Start of Block
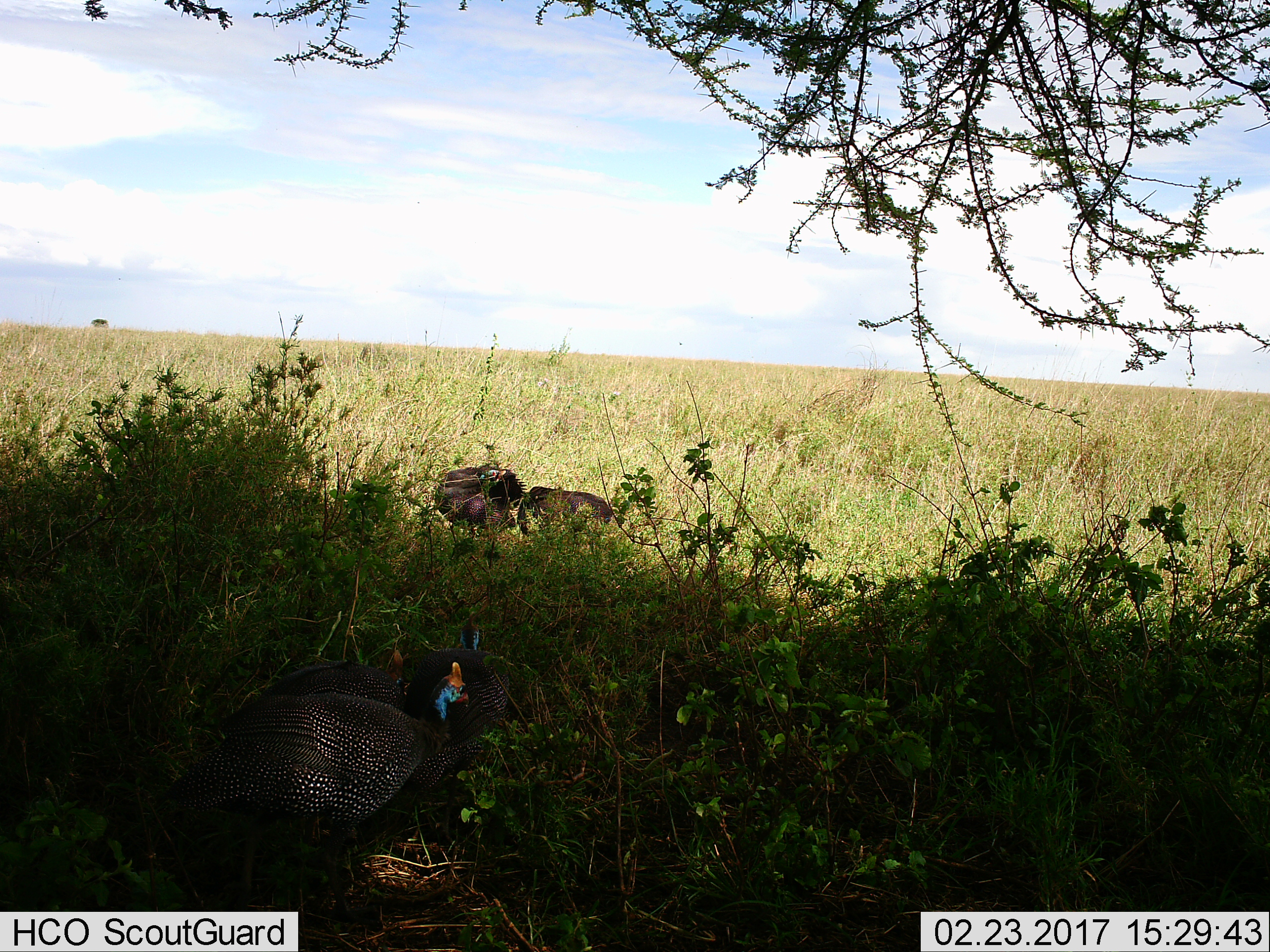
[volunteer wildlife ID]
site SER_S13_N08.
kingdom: Animalia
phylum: Chordata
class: Aves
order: Galliformes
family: Numididae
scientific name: Numididae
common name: guineafowl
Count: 4.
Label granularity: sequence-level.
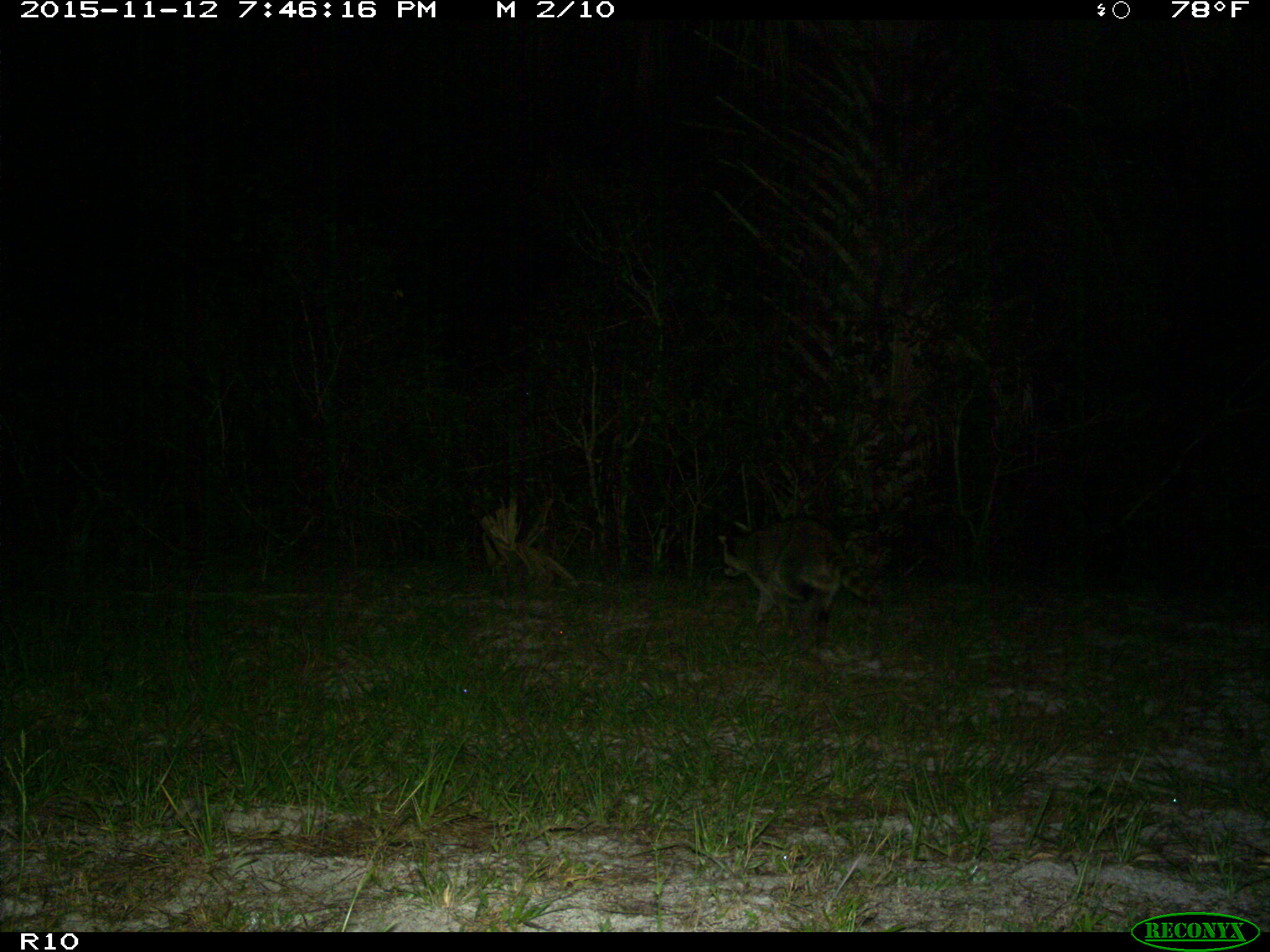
End of Block
* [What to work on]: Reproduce word for word the lines from the line with "scientific name: Numididae" to the end of the entries above, both included, but leave the pictures out.

* [Exercise response]:
scientific name: Numididae
common name: guineafowl
Count: 4.
Label granularity: sequence-level.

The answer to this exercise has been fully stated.